Pumped hydro, which Rystad says accounts for 2.8 GW of capacity today, or 60% of the UK’s total, will remain a key source of long-duration energy storage in the future.
However, the bulk of future UK growth will come from battery energy storage systems (BESSs) such as the one we have developed this year at Richborough Battery Energy Park.
Rystad says: “Battery developments are not only set to grow in number but also in scale thanks to the government’s decision to lift size restrictions on project planning. As a result, the most common size of BESS projects in the UK is set to leap, with some single projects even topping 1 GW.”
A battery project of this scale could require as much as 55 acres of land, equivalent to more than 40 football fields, Rystad says. Does the UK really need this much storage? And is $20 billion (around £16 billion since we are in the UK here) not a rather large amount of money to spend on batteries?
First, it is important to stress that the investment levels Rystad is talking about are practically all in the form of private backing. Battery storage has never enjoyed state support in the UK (nor anywhere else, in fact) and there is no reason for it in future.

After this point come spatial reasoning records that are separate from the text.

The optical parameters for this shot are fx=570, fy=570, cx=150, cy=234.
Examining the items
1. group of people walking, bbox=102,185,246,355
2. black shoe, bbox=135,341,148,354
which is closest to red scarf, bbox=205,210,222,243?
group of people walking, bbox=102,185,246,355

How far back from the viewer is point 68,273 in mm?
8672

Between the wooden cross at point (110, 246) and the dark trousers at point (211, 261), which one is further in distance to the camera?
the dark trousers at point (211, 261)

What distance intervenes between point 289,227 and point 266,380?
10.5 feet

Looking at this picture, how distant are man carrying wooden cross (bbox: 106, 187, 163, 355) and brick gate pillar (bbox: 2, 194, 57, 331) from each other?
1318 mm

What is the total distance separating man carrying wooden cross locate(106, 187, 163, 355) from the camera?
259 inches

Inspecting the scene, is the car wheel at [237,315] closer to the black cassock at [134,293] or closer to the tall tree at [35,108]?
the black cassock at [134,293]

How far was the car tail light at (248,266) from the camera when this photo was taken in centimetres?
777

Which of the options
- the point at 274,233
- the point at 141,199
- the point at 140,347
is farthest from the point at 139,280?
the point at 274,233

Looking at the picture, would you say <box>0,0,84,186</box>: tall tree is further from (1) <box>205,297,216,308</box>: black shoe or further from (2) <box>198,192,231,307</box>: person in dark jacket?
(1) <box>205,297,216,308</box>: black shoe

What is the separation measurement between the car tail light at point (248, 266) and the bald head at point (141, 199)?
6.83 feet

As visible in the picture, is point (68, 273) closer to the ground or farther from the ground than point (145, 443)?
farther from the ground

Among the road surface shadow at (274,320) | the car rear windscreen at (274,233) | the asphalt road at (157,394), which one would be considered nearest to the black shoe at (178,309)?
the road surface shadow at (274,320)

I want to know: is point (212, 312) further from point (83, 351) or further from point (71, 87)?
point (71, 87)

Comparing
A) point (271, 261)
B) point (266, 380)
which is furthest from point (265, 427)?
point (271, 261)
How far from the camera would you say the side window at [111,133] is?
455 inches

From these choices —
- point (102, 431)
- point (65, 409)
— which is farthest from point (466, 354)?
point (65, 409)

On the contrary, batteries provide such a wide range of useful services to the grid that investors can be assured of reliable and profitable returns from almost any project.
As Rystad points out, in the UK a battery project can make money from capacity market auctions, frequency response services, wholesale markets, balancing mechanisms and a trio of fast-acting dynamic products required by National Grid.
In the UK, we estimate that a battery system offering wholesale optimisation and ancillary services and operating in the Triads and Capacity Market could generate approximately £59 per kilowatt of capacity in base gross revenues per annum.
Adding further applications, such as participation in the National Grid Balancing Mechanism, could deliver an additional £32 per kilowatt, pushing returns to £91 per kilowatt.
For a typical 100 MW battery project, that equates to around £9 million revenue a year—and the asset could have a lifetime of more than 25 years. These are also services that are increasingly key to the UK grid as it looks to assimilate growing levels of homegrown clean energy.
In time, they will help allow the UK to get practically all its primary energy from sources that are renewable, have zero marginal cost and are nationally produced, giving the country access to low-cost, secure, non-polluting power forever. Is £16 billion a lot to pay for this privilege?
Let’s put the figures in context. The investment cited by Rystad—again, in terms of private money—is about a sixth of the £98 billion in public funding that it will cost to build the HS2 high-speed rail link, which has already been scaled down because of cost overrun concerns.
More pertinently, it is less than half of the £33 billion that the UK has committed to investing in Hinkley Point C, another plank in the UK’s strategy for net-zero emissions.
While all investments in low-carbon technology are to be welcomed, it should be noted that Hinkley Point C is a riskier investment than British battery plants. Only two reactors of the Hinkley Point C design have ever been built in Europe, both subject to major cost and schedule overruns.
Olkiluoto 3 in Finland went from costing €3 billion to €11 billion and opened 12 years behind schedule. Meanwhile Flamanville 3 in France has gone up in price from €3 billion to €13.2 billion and still has not entered operation, despite an initial commissioning date of 2012.
These overruns have made it virtually impossible for governments to find private investors willing to back nuclear projects, so any excess costs incurred in at Hinkley Point C will likely be borne by the taxpayer.
The UK government has pledged to buy the plant’s electricity at £92.50 per MWh, increasing by inflation since 2012. This compares to a price of £37.35 per MWh for offshore wind procured in July last year.
Finally, the UK’s investment in battery storage should also be viewed from the perspective of industrial leadership.
Since leaving the European Union, the UK has struggled to remain competitive on the global stage, and becoming a top-five battery storage market could deliver not only significant levels of investment but also highly exportable manufacturing capacity and project management know-how.
In this respect, the country could do with batteries what it has already done with offshore wind, where it is the leading market in Europe and second only to China in the world.
Based on all these factors, it is hard to see Britain’s burgeoning battery boom as anything but brilliant news for the country.